Die Digitalisierung verändert nahezu alle Lebens- und Arbeitsbereiche – auch die Lebensmittelüberwachung in der Bundeswehr bleibt davon nicht unberührt. In einer Zeit, in der Effizienz, Transparenz und Rückverfolgbarkeit zunehmend an Bedeutung gewinnen, bietet der Einsatz digitaler Technologien eine Vielzahl von Chancen.

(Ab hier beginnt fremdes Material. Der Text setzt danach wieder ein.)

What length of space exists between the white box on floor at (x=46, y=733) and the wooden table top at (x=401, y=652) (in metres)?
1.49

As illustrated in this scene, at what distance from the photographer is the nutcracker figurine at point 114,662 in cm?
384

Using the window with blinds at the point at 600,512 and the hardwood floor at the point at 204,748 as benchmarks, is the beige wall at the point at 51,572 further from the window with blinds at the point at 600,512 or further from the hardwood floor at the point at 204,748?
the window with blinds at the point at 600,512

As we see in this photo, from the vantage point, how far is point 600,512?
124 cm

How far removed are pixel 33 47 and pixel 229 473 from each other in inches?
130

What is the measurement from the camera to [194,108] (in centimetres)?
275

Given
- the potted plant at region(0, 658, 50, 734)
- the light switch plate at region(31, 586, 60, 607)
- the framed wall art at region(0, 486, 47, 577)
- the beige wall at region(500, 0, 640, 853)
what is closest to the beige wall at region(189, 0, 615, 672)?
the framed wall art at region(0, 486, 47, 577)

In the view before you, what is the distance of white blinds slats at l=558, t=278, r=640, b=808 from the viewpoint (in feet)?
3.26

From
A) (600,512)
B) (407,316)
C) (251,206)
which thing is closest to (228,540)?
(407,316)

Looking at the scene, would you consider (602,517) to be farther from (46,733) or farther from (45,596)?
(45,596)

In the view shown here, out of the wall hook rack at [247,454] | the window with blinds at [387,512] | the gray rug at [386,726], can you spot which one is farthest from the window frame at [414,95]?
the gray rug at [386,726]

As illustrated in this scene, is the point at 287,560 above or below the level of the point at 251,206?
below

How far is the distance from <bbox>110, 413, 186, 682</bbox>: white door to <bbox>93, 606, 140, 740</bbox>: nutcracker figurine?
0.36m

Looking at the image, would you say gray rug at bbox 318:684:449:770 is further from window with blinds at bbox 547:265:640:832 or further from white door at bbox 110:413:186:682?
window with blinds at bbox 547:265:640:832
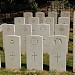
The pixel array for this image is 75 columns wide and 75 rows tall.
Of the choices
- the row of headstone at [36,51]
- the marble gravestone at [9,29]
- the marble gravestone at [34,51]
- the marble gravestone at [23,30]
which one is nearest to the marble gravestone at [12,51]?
the row of headstone at [36,51]

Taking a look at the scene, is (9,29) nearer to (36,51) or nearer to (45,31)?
(45,31)

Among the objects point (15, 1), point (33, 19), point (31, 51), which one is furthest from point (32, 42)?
point (15, 1)

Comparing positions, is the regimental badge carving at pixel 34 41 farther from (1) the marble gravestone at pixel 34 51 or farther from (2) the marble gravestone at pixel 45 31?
(2) the marble gravestone at pixel 45 31

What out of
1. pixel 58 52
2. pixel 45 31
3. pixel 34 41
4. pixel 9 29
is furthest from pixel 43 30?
pixel 58 52

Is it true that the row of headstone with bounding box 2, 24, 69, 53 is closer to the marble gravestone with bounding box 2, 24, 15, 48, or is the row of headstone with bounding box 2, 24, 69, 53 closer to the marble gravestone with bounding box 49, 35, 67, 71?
the marble gravestone with bounding box 2, 24, 15, 48

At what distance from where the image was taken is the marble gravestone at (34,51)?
7.39m

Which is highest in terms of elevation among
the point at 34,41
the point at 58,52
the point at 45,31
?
the point at 45,31

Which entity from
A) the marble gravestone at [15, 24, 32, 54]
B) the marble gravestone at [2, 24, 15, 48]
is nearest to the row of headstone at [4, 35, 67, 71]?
the marble gravestone at [15, 24, 32, 54]

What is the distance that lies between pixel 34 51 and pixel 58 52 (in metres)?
0.67

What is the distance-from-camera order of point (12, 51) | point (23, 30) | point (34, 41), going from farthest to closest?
point (23, 30), point (12, 51), point (34, 41)

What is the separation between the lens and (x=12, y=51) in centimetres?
758

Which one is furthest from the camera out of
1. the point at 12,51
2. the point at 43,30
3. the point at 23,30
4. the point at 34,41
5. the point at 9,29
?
the point at 9,29

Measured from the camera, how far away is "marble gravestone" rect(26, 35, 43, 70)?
7.39 meters

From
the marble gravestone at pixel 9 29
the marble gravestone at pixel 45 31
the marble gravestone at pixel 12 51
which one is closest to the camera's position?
the marble gravestone at pixel 12 51
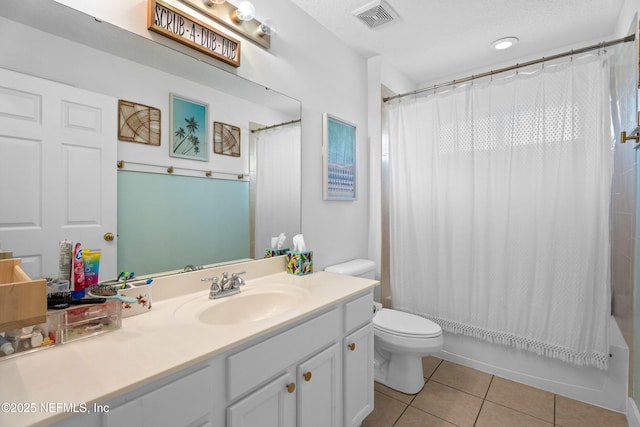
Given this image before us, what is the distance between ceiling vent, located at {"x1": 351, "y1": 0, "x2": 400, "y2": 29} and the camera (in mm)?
1816

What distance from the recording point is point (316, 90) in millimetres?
2037

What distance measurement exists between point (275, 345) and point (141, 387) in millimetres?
427

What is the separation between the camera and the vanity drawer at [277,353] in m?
0.92

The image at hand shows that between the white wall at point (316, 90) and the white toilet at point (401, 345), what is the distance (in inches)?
11.3

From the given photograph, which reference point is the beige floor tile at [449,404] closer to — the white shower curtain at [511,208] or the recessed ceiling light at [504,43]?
the white shower curtain at [511,208]

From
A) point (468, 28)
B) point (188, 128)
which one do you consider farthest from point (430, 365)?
point (468, 28)

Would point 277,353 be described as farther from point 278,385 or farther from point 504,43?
point 504,43

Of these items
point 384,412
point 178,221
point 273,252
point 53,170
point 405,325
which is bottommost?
point 384,412

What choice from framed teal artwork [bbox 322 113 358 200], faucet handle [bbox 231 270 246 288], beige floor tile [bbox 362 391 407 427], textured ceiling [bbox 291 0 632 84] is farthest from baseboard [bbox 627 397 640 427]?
textured ceiling [bbox 291 0 632 84]

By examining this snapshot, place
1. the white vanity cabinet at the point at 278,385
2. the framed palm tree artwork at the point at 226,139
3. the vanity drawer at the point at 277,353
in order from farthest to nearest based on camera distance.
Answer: the framed palm tree artwork at the point at 226,139 < the vanity drawer at the point at 277,353 < the white vanity cabinet at the point at 278,385

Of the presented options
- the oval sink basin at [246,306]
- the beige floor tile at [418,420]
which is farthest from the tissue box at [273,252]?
the beige floor tile at [418,420]

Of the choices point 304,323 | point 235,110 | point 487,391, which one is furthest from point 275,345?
point 487,391

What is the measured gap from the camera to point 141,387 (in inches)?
28.0

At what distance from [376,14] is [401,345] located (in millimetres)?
2116
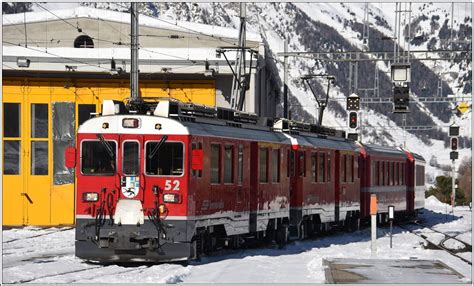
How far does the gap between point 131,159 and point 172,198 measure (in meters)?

Von mobilen Inspektions-Apps über automatisierte Datenerfassung bis hin zu modernen vernetzten Analyseverfahren unterstützen digitale Lösungen einen schnellen Informationsaustausch hinsichtlich der Überwachung und Untersuchung der Sicherheit und Qualität von Lebensmitteln.
Doch wie genau gestaltet sich der Wandel, welche Technologien kommen zum Einsatz, welche Vorteile bieten sie den Kontrollbehörden und wie gelingt die Implementierung innerhalb der Bundeswehr ohne den Fokus auf die speziellen Herausforderungen unseres Kernauftrages zu verlieren?
Am Beispiel des derzeit genutzten Softwareprogramms sollen diese Aspekte im Folgenden näher beleuchtet werden.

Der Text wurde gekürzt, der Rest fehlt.